Non riesco a concepire in alcun modo di a) non immaginare gli ebrei d’Israele come l’esito decisivo e davvero definitivo dell’Olocausto e b) non esigere da loro il riconoscimento di ciò che hanno fatto ai palestinesi durante e dopo il 1948… Chi in coscienza si sentirebbe di equiparare uno sterminio di massa con un’espropriazione di massa? Sarebbe folle anche solo tentarlo, eppure essi sono connessi, cosa che è molto diversa da essere equiparati.

Chiude la serie di interventi Meron Rapoport – nato a Tel Aviv –, editorialista di +972 Magazine, organo d’informazione indipendente israelo-palestinese, e codirettore di “Last Call”, sito di notizie in lingua ebraica che difende la democrazia, la giustizia sociale, la libertà di stampa e la resistenza all’occupazione. Inoltre, è tra i fondatori e leader del movimento israelopalestinese “A Land for All – Two States One Homeland” che promuove la creazione di due Stati indipendenti e un’unica patria con confini aperti, libertà di movimento e istituzioni comuni.
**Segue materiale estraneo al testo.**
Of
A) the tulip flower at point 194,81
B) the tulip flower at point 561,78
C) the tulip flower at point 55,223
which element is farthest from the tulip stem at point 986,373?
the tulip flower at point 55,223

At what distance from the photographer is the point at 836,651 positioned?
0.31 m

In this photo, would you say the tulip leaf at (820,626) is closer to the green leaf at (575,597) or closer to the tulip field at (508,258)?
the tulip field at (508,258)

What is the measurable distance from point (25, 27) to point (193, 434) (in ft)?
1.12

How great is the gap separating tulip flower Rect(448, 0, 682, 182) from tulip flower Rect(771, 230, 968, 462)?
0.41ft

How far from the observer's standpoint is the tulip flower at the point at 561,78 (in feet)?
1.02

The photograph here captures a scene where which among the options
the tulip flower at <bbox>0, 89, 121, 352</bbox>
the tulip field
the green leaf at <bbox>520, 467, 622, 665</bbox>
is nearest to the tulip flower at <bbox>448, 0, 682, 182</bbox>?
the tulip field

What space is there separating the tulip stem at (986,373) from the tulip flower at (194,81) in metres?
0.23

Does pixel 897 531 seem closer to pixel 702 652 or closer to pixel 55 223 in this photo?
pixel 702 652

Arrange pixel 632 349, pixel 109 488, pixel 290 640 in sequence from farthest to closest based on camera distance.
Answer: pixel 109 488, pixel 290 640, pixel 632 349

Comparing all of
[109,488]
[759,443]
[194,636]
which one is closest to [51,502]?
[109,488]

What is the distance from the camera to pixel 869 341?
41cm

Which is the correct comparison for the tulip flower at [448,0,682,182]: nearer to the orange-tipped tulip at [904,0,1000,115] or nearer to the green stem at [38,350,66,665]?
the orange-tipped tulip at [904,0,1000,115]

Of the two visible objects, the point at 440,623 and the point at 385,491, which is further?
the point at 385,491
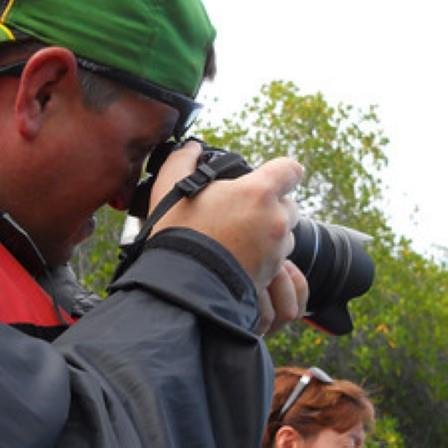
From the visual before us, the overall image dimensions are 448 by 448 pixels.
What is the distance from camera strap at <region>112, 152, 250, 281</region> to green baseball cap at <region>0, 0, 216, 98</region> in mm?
105

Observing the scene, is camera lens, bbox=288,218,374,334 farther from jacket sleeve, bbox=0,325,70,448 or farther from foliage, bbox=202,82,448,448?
foliage, bbox=202,82,448,448

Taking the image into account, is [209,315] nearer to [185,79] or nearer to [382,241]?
[185,79]

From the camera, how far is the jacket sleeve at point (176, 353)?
100 cm

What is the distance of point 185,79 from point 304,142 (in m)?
9.25

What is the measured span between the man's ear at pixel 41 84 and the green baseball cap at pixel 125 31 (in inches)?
1.1

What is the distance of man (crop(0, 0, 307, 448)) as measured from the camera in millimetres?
1047

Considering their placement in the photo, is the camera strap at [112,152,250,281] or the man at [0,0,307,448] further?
the camera strap at [112,152,250,281]

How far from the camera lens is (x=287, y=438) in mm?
3150

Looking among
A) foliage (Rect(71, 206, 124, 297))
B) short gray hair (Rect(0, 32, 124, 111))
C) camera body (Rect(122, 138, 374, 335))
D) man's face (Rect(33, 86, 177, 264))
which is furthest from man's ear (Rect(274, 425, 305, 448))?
foliage (Rect(71, 206, 124, 297))

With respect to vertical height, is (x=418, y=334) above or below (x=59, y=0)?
below

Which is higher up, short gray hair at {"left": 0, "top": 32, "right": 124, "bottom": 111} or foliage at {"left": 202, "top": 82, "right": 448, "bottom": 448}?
short gray hair at {"left": 0, "top": 32, "right": 124, "bottom": 111}

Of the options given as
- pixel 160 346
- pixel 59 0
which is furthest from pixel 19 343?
pixel 59 0

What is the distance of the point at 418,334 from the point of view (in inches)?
396

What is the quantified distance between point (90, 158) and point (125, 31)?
0.16m
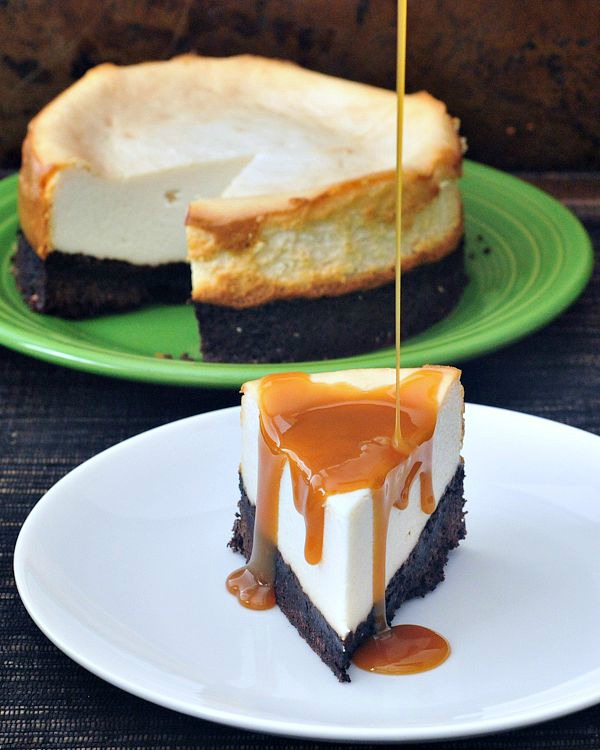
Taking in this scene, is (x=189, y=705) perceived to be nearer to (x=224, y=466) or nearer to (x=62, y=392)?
(x=224, y=466)

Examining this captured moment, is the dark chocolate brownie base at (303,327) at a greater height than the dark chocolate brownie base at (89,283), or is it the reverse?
the dark chocolate brownie base at (303,327)

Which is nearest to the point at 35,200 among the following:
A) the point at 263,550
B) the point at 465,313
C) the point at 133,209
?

Per una strana coincidenza, ha tradotto di nuovo in ebraico – dopo la prima edizione di trent’anni fa – Se questo è un uomo finendo il lavoro proprio il 6 ottobre 2023; il libro è uscito nel marzo 2024. Cita il passaggio di Se questo è un uomo riportato nell’esergo in alto sotto il titolo dell’incontro: la sua pubblicazione in quel contesto assume un significato quasi profetico. Si avverte la sofferenza del giornalista nel ricordare, nei giorni che considera i più bui della sua vita, la barbarie di Hamas, le uccisioni, le case date alle fiamme, ma poi anche l’obliterazione, da parte degli ebrei d’Israele, di quanto era successo prima del 7 ottobre. Ha visto l’insensibilità, da parte del suo popolo, verso la sofferenza dei palestinesi di Gaza, con le migliaia di morti e la distruzione delle città. Ha visto il suo popolo perdere la propria umanità e appoggiare quasi con soddisfazione una politica di punizione etnica. E Israele che si considera erede e rappresentante del popolo ebraico vittima di genocidio ottant’anni fa, è ora accusato dal Tribunale dell’Aja[3] di atti genocidari. Ne ha provato vergogna, si sente responsabile di quanto accaduto per il semplice fatto di vivere nel Paese; ha provato anche paura per la sua sopravvivenza perché pensa che uno Stato non possa reggersi su dei crimini di guerra. Ricorda tuttavia che quando ancora si trovava immerso nel buio, aveva scritto un articolo che parafrasava una canzone di Leonard Cohen, quando è buio cercate le crepe, da lì uscirà la luce[4].

In ogni caso, il gruppo di cui fa parte non ha mai smesso d’incontrarsi per perseguire i suoi obiettivi. Ed è convinto che gli israeliani e i palestinesi troveranno il modo di convivere con uguali diritti nella loro patria comune.

Sono seguiti alcuni interventi dal pubblico che invito i lettori ad ascoltare su YouTube.

https://www.youtube.com/watch?v=Bz35-X2LSGo
Sito: https://www.maiindifferenti.it/

[1] Trattato della Mishnà (la parte più antica e nucleo centrale del Talmud, la Legge orale, trascritta nel II secolo e.v.) nel quale sono raccolti preziosi insegnamenti di carattere etico e morale.

[2] Espropriandone così d’imperio la popolazione ebraica che ne aveva subito, e ne subisce ancora, le conseguenze [nda].

[3] In realtà non Israele come Stato, bisogna precisarlo, ma alcuni suoi rappresentanti e militari

[4] Leonard Cohen, C’è una crepa in ogni cosa ed è da lì che entra la luce.